Hypersensitivity to pantoprazole, substituted benzimidazoles, or to any of the excipients

WARNINGS AND PRECAUTIONS

Hepatic Impairment

In patients with severe liver impairment, the liver enzymes should be monitored regularly during treatment with pantoprazole, particularly on long-term use. In the case of a rise in liver enzymes, the treatment should be discontinued.

Combination therapy

In the case of combination therapy, the summaries of product characteristics of the respective medicinal products should be observed.

Gastric malignancy

Symptomatic response to pantoprazole may mask the symptoms of gastric malignancy and may delay diagnosis. In the presence of any alarm symptom (e. g. significant unintentional weight loss, recurrent vomiting, dysphagia, haematemesis, anemia, or melaena) and when gastric ulcer is suspected or present, malignancy should be excluded.

Further investigation is to be considered if symptoms persist despite adequate treatment.

Co-administration with HIV protease inhibitors

Co-administration of pantoprazole is not recommended with HIV protease inhibitors for which absorption is dependent on acidic intragastric pH such as atazanavir, due to a significant reduction in their bioavailability.

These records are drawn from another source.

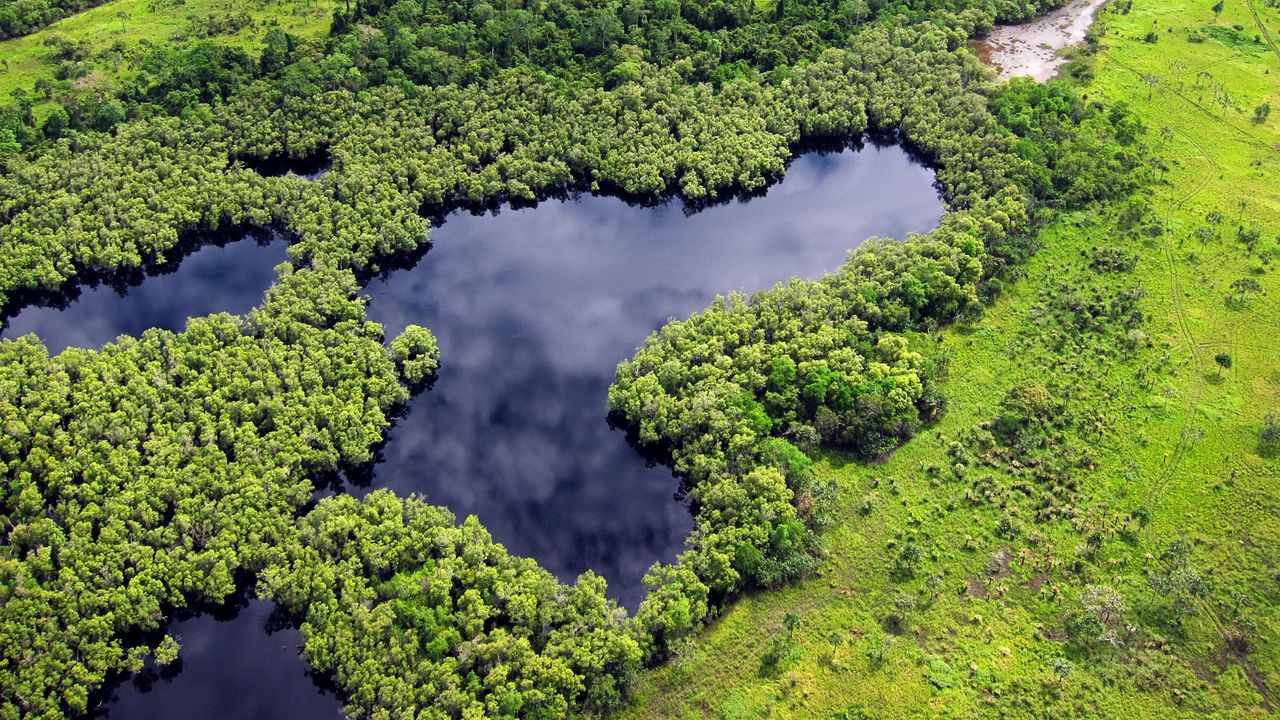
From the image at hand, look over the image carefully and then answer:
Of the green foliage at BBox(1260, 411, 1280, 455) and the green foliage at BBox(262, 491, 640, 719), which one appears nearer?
the green foliage at BBox(262, 491, 640, 719)

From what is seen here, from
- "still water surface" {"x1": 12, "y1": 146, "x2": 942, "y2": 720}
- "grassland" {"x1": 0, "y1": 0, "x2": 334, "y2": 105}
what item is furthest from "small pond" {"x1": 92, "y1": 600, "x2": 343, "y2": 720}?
"grassland" {"x1": 0, "y1": 0, "x2": 334, "y2": 105}

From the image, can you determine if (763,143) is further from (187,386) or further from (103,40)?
(103,40)

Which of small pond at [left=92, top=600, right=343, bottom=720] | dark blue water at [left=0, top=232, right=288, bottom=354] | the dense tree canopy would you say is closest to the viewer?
small pond at [left=92, top=600, right=343, bottom=720]

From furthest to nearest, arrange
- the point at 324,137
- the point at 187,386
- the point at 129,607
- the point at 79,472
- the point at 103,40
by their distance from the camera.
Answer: the point at 103,40 → the point at 324,137 → the point at 187,386 → the point at 79,472 → the point at 129,607

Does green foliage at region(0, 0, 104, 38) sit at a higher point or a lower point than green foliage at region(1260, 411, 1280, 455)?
higher

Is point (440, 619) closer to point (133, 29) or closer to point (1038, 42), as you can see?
point (133, 29)

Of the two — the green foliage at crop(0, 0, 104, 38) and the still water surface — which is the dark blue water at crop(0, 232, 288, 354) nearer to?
the still water surface

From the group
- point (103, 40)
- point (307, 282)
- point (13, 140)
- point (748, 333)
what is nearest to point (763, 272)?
point (748, 333)
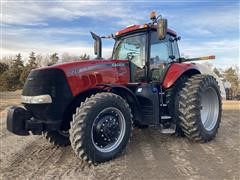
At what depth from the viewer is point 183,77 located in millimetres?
6473

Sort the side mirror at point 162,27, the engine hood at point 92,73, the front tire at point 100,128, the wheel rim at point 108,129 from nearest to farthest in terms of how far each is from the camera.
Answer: the front tire at point 100,128, the wheel rim at point 108,129, the engine hood at point 92,73, the side mirror at point 162,27

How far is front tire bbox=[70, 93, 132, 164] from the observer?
14.8ft

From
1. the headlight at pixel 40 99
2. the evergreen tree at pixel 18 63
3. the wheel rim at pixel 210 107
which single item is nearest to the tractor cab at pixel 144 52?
the wheel rim at pixel 210 107

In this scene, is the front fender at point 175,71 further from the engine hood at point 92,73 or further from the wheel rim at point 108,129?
the wheel rim at point 108,129

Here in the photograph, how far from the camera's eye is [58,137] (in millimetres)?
5855

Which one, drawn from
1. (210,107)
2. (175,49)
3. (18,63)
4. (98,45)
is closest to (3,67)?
(18,63)

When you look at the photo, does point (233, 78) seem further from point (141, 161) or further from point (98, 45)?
point (141, 161)

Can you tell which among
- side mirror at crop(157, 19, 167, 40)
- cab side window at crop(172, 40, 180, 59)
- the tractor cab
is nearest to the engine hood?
the tractor cab

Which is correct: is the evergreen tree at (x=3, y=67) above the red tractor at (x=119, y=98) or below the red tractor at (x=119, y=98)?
above

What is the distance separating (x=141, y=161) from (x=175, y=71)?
6.92 feet

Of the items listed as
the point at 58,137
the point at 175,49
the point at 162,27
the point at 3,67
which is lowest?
the point at 58,137

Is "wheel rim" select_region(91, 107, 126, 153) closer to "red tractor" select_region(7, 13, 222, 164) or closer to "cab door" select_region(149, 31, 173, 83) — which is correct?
"red tractor" select_region(7, 13, 222, 164)

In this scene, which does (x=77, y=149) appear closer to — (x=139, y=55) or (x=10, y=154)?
(x=10, y=154)

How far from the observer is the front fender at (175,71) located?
19.8ft
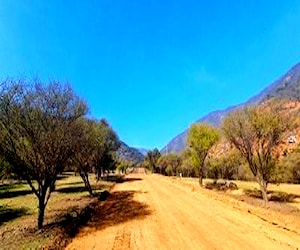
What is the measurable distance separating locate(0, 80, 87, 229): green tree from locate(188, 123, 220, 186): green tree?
37490mm

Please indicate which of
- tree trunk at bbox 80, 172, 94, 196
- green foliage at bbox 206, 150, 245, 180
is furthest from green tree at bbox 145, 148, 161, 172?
tree trunk at bbox 80, 172, 94, 196

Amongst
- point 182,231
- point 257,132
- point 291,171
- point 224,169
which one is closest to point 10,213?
point 182,231

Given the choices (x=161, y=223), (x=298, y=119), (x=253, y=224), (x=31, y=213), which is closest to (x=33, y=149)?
(x=161, y=223)

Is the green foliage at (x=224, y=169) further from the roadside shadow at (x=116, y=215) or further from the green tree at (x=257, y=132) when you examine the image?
the roadside shadow at (x=116, y=215)

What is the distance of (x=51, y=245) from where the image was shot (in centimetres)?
1470

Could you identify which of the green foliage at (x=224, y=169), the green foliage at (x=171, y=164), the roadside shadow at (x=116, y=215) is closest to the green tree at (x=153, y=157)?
the green foliage at (x=171, y=164)

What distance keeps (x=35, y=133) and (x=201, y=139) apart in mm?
39589

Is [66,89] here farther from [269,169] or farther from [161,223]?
[269,169]

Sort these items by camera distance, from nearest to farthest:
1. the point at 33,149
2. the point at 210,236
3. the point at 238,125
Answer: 1. the point at 210,236
2. the point at 33,149
3. the point at 238,125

Influence on vitamin B12 absorption

In patients with Zollinger-Ellison syndrome and other pathological hypersecretory conditions requiring long-term treatment, pantoprazole, as all acid-blocking medicines, may reduce the absorption of vitamin B12 (cyanocobalamin) due to hypo- or achlorhydria. This should be considered in patients with reduced body stores or risk factors for reduced vitamin B12 absorption on long-term therapy or if respective clinical symptoms are observed.

Long term treatment

In long-term treatment, especially when exceeding a treatment period of 1 year, patients should be kept under regular surveillance.

Gastrointestinal infections caused by bacteria

Treatment with Pantoprazole may lead to a slightly increased risk of gastrointestinal infections caused by bacteria such as Salmonella and Campylobacter and C. difficile.

Hypomagnesaemia

Severe hypomagnesemia has been reported in patients treated with PPIs like pantoprazole for at least three months and in most cases for a year. Serious manifestations of hypomagnesemia such as fatigue, tetany, delirium, convulsions, dizziness, and ventricular arrhythmia can occur, but they may begin insidiously and be overlooked. In most affected patients, hypomagnesemia improved after magnesium replacement and discontinuation of the PPI.

For patients expected to be on prolonged treatment or who take PPIs with digoxin or medicinal products that may cause hypomagnesemia (e.g., diuretics), health care professionals should consider measuring magnesium levels before starting PPI treatment and periodically during treatment.

Bone fractures

Proton pump inhibitors, especially if used in high doses and over long durations (>1 year), may modestly increase the risk of hip, wrist, and spine fracture, predominantly in the older people or in presence of other recognized risk factors. Observational studies suggest that proton pump inhibitors may increase the overall risk of fracture by 10–40%. Some of this increase may be due to other risk factors. Patients at risk of osteoporosis should receive care according to current clinical guidelines and they should have an adequate intake of vitamin D and calcium.

Subacute cutaneous lupus erythematosus (SCLE)

Proton pump inhibitors are associated with very infrequent cases of SCLE. If lesions occur, especially in sun-exposed areas of the skin, and if accompanied by arthralgia, the patient should seek medical help promptly and the health care professional should consider stopping Pantoprazole. SCLE after previous treatment with a proton pump inhibitor may increase the risk of SCLE with other proton pump inhibitors.

Interference with laboratory tests

Increased Chromogranin A (CgA) level may interfere with investigations for neuroendocrine tumors. To avoid this interference, Pantoprazole treatment should be stopped for at least 5 days before CgA measurements (see section 5.1). If CgA and gastrin levels have not returned to the reference range after the initial measurement, measurements should be repeated 14 days after cessation of proton pump inhibitor treatment

SHELF-LIFE

36 months from the manufacturing date. Do not use after the expiry date

Box of 10 blisters x 07 enteric-coated tablets.